Summer is also typhoon season. But it's not that all the rain comes from typhoons. Summer will be rainy whether any typhoons come close or not. Typhoons form over the ocean every year, but they don't always hit us. Most will hit the Philippines, some will hit Japan or Taiwan, and pretty much every typhoon that is headed west will hit somewhere in China. But it's pretty hard to hit Hong Kong.

Whoever decided to build this city was smart. You have the natural harbor and mountains that make it interesting, and all of the economic advantages of international trade and opium wars, but two of Hong Kong's major advantages are the Philippines and Taiwan. Without them, we would be hit by multiple typhoons every year. I doubt Hong Kong would be the city it is today without that protection.

As it is, typhoons have to squeeze through a tiny passage to get to us.

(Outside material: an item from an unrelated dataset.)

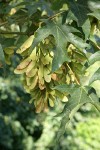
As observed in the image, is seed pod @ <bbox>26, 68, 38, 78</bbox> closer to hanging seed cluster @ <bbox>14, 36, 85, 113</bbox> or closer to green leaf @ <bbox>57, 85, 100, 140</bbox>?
hanging seed cluster @ <bbox>14, 36, 85, 113</bbox>

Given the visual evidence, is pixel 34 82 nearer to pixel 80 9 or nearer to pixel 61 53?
pixel 61 53

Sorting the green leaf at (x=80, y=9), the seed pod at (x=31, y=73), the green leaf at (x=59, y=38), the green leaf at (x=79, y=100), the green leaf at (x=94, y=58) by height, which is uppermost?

Almost every typhoon that collapses near here has already made landfall somewhere else. That makes them much weaker.

This typhoon season has been a little different. We have already had two tropical storms that slammed directly into us, Merbok and Roke, and one that landed close enough, Pakhar. That happens from time to time. Tropical Storm Roke slipped through our Philippines/Taiwan blockade. Pakhar slammed into the Philippines and slowed down before hitting us. Merbok was a little sneaky and formed west of the Philippines. It headed north, so there was nothing to protect Hong Kong.

But those were tropical storms. They bring a lot of rain, but this is the rainy season anyway. Hong Kong is not subject to flooding the way the Philippines and low lying parts of Mainland China are. Tropical storm winds are 75 mph or less. In a typhoon, it's the wind that really causes the most damage. We get tropical storms every year. Something we don't always get are typhoons.

On August 23, Typhoon Hato crashed right over Hong Kong and Macau before landing in Jinwan. It was the first time Hong Kong issued its highest warning system since Typhoon Vicente. That one caused a lot of damage. The streets looked exactly as you would expect streets to look after a super typhoon. Somehow, no one died.

Typhoon Hato was a little smaller, and not nearly as dramatic. At least in Hong Kong. I would like to say that the government learned from Vicente and made improvements to protect us, but we probably just got lucky.

Macau and Guangdong were not as lucky. Hato was Macau's strongest storm in 50 years. The army had to clean up debris. Government officials resigned. Ten people died. In the rest of China, a few hundred thousand people were left homeless and 19 people died. The damages were about US$3 billion.

You did not hear about Typhoon Hato on CNN because at the same time, Hurricane Harvey was hitting Texas. CNN is an American company, so obviously anything happening in the United States will always take precedence over anything anywhere else, and Harvey was definitely a newsworthy event. But it would be nice if CNN finally recognized that more than one news story can take place at the same time. They spent four straight days talking about nothing but Harvey. There was some information in there that most of us would have never known otherwise, but one of CNN's biggest problems is talking about the same thing over and over, even when there is nothing new to report. They will repeat everything they said five minutes earlier. In between updates, they could acknowledge that there are other countries besides the United States. If you get all your news from CNN, you probably have no idea that most of the people on this planet live nowhere close to Wall Street.